**Questions on the material**.
**A)** According to the article on tourism polling at Taganay National Park, how many filled-out questionnaires does the park Administration need from residents of Pushkinsky settlement?
**B)** From the article on tourism polling at Taganay National Park, reproduce verbatim the stretch from "Another research fellow" through "(Pedagogy) Yulia Syromyatnikova.".

**Text section**.
Back when we just started our work with tourists, we had only four questionnaires, and as people were not really willing to cooperate, we were collecting no more than four questionnaires a day. But appetite comes with eating, and experience – with working.

It is wonderful that the Administration of Taganay National Park is actively interacting with us. They were the first to initiate our collaboration and are actively assisting us with it: both in transferring our students to the places of polling and in drawing up the questionnaires.

Once the polling at Taganay National Park was complete, we talked to Master’s student Denis Manakin.

According to Denis, it was not that easy to perform the polling since bad weather was a serious hindrance.

“We did the polling in Magnitka settlement. We managed to collect questionnaires from about 80 people, as the weather was really bad that day, with heavy snow showers and strong winds. At present we are processing the data,” shared Denis. “Everyone knows that there is a national park, but the locals do not visit it, they can only accompany their relatives or guests there. The majority of the local residents do not know all the tourist attractions of the park.”

Upon completing the polling, the Master’s students process the questionnaires on their own by uploading information into computer, testing them and in-putting into web-forms. The Administration of Taganay National Park came up with a suggestion that for them to be able to form an opinion on the current situation they need 100 filled-out questionnaires from the residents of Magnitny settlement, 300 questionnaires – from the residents of Pushkinsky settlement, and 300 questionnaires filled-out by the visitors on the territory of the park. This a huge number of people, and not everyone will agree to participate in the polling. Big work awaits our Master’s students.

Also polling will continue at Zyuratkul National Park and at Arkaim. Arkaim is the most remote natural territory of special protection. It is for the first time that we are travelling there with our colleagues from Serbia, so that we could understand the scope of the material under study. At Arkaim settlements are located at a bigger distance than those at Taganay or Zyuratkul. The scale is bigger, and the organisation is more complicated there.

But it is important that we have already established contact with the Administration of Arkaim Museum and Natural Reserve. Director of Chelyabinsk State Historical and Cultural Reserve Arkaim Ekaterina Slastukhina is very supportive of all our studies and initiatives. Part of the data have already been collected, and now we need to technically process them. We are planning on using the polling data for the material analysing and preparing articles on the assessment of our region’s tourism potential. All of it has to be documented.

– Which technique is used for computations and questionnaire processing?

– Regarding the issues of computations technique and questionnaire processing we are working with senior research fellow of the Geographical Institute Jovan Cvijić of the Serbian Academy of Sciences and Arts Jovana Brankov. She assists us with using foreign techniques on questionnaire data assessment.

Another research fellow at our Department is Milica Pecelj. Starting from November 2018 she has been reading online lectures on modern tourism research methods for our Master’s students. Specifically for that purpose we equipped one of our classrooms with web-cameras. Also one web-camera will constantly be functioning so that we could contact our foreign colleagues online. This work on behalf of our Department is being supervised by Associate Professor, Candidate of Sciences (Pedagogy) Yulia Syromyatnikova.

**Raw data**.
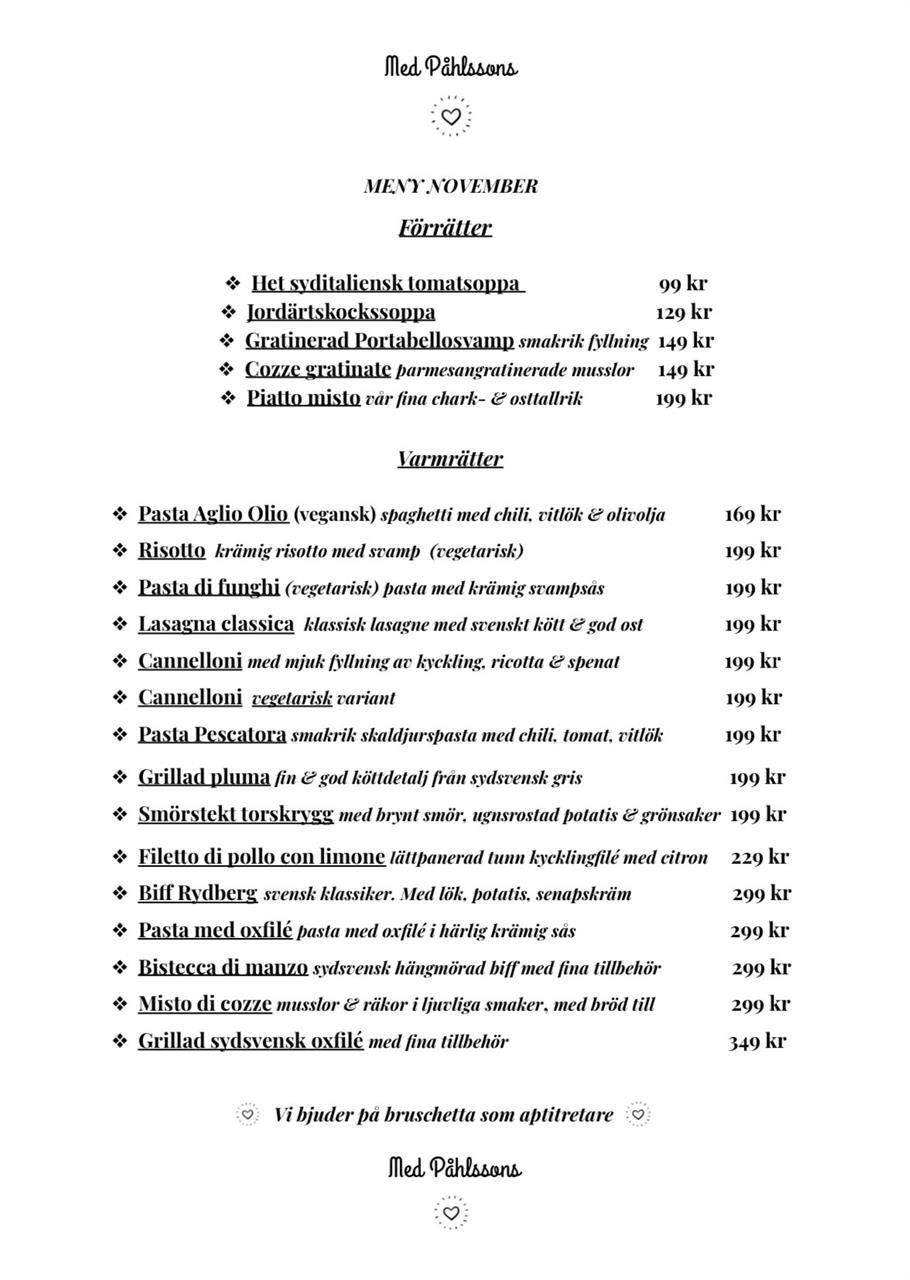 Med Påhlssons

MENY NOVEMBER

Förrätter

❖ Het syditaliensk tomatsoppa 99 kr
❖ Jordärtskockssoppa 129 kr
❖ Gratinerad Portabellosvamp smakrik fyllning 149 kr
❖ Cozze gratinate parmesangratinerade musslor 149 kr
❖ Piatto misto vår fina chark- & osttallrik 199 kr

Varmrätter

❖ Pasta Aglio Olio (vegansk) spaghetti med chili, vitlök & olivolja 169 kr
❖ Risotto krämig risotto med svamp (vegetarisk) 199 kr
❖ Pasta di funghi (vegetarisk) pasta med krämig svampsås 199 kr
❖ Lasagna classica klassisk lasagne med svenskt kött & god ost 199 kr
❖ Cannelloni med mjuk fyllning av kyckling, ricotta & spenat 199 kr
❖ Cannelloni vegetarisk variant 199 kr
❖ Pasta Pescatora smakrik skaldjurspasta med chili, tomat, vitlök 199 kr
❖ Grillad pluma fin & god köttdetalj från sydsvensk gris 199 kr
❖ Smörstekt torskrygg med brynt smör, ugnsrostad potatis & grönsaker 199 kr
❖ Filetto di pollo con limone lättpanerad tunn kycklingfilé med citron 229 kr
❖ Biff Rydberg svensk klassiker. Med lök, potatis, senapskräm 299 kr
❖ Pasta med oxfilé pasta med oxfilé i härlig krämig sås 299 kr
❖ Bistecca di manzo sydsvensk hängmörad biff med fina tillbehör 299 kr
❖ Misto di cozze musslor & räkor i ljuvliga smaker, med bröd till 299 kr
❖ Grillad sydsvensk oxfilé med fina tillbehör 349 kr

Vi bjuder på bruschetta som aptitretare

Med Påhlssons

**Per-task outputs**.
**A)** 300 questionnaires.

**B)**
Another research fellow at our Department is Milica Pecelj. Starting from November 2018 she has been reading online lectures on modern tourism research methods for our Master’s students. Specifically for that purpose we equipped one of our classrooms with web-cameras. Also one web-camera will constantly be functioning so that we could contact our foreign colleagues online. This work on behalf of our Department is being supervised by Associate Professor, Candidate of Sciences (Pedagogy) Yulia Syromyatnikova.